Aufgabe 1: Nenne alle Teile des Baumes, die im Text über das Fällen der Platane vorkommen.
Aufgabe 2: Schreibe aus dem Text über das Fällen der Platane den Abschnitt ab, der mit „Den Blick immer“ beginnt und mit „schrill und spitz.“ endet.
Aufgabe 3: Wo befindet sich die Kettensäge laut dem Text über das Fällen der Platane?

Donnerstag, 1. Januar 2009

Zwei Seiten

Geschäftiges Treiben und schwitzende Hände auf der einen Seite.
Den Blick immer fest auf die Aufgabe gerichtet.
Kein Blick durch das Gitter hinüber zur anderen Seite.
Beinahe als gäbe es sie gar nicht, als würde die Welt direkt am Zaun dort enden.

Fassungslose Blicke und vor Wut und Verzweiflung geballte Fäuste auf der anderen Seite.
Rufe hallen hinüber, schrill und spitz.
„Mörder!“ „Wortbrecher!“
Aber es ist als könnte kein Laut nach dort drüben dringen.

Das Schnarren der Kettensäge zerschneidet die Stille des Morgengrauens.
Sie ist zu hören auf beiden Seiten des Bauzauns.

Gehalten von groben und starken Händen, ganz oben auf einem Kran, dicht am Stamm der größten Platane.

Das Schreien und Toben auf der anderen Seite wird lauter.

Als der erste Ast von der mächtigen Krone getrennt auf den Boden knallt, verirrt sich ein Blick, von hoch oben vom Kran nach drüben, auf die andere Seite des Zauns.

Der Blick sieht vorbei an der wütenden, tobenden Menge. Doch bevor er sich im Nichts verlieren und wieder umkehren kann bleibt er hängen.
Er sieht in ein stilles Gesicht, dessen Augen, wie in einem stummen Gespräch fest auf den großen und schönen Baum geheftet sind.
Er sieht die Tränen, die unaufhaltsam das Gesicht hinablaufen, kann sich nicht abwenden von den Augen, die ungläubig und verzweifelt auf den Baum geheftet sind.

Selbst als der Baum schon längst mit einem lauten Schlag auf die Erde gefallen ist.

Erfasste Daten:
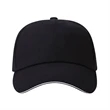 Structured 5 Panel Sandwich Baseball Caps w/ Metal Buckle | https://www.bestnamebadges.com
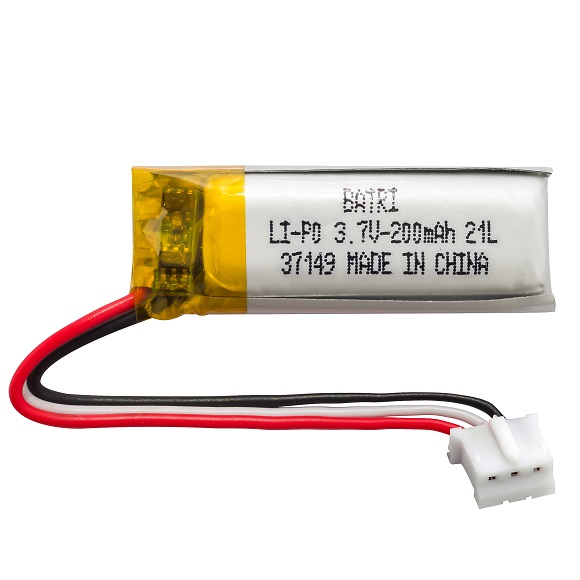 3,7V 200mAh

Antwortfeld 1: Stamm, Ast, Krone

Antwortfeld 2:
Den Blick immer fest auf die Aufgabe gerichtet.
Kein Blick durch das Gitter hinüber zur anderen Seite.
Beinahe als gäbe es sie gar nicht, als würde die Welt direkt am Zaun dort enden.

Fassungslose Blicke und vor Wut und Verzweiflung geballte Fäuste auf der anderen Seite.
Rufe hallen hinüber, schrill und spitz.

Antwortfeld 3: Ganz oben auf einem Kran, dicht am Stamm der größten Platane.